WHAT THIS TASK INVOLVES: In the records below, find every line that contains "site" and list it.

---------- RECORDS PROVIDED

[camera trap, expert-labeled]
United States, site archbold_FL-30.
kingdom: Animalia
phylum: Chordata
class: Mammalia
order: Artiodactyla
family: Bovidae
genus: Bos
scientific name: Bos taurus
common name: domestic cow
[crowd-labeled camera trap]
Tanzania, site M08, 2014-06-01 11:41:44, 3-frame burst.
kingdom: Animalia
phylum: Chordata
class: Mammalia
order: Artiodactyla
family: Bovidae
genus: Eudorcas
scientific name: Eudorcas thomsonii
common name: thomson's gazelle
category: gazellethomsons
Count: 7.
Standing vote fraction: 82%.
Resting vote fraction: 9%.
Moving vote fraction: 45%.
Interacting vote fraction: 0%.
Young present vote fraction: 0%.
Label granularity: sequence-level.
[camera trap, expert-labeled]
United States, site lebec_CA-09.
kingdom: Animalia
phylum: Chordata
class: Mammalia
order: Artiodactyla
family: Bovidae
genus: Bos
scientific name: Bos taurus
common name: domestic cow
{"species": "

--------------------

REPLY:
United States, site archbold_FL-30.
Tanzania, site M08, 2014-06-01 11:41:44, 3-frame burst.
United States, site lebec_CA-09.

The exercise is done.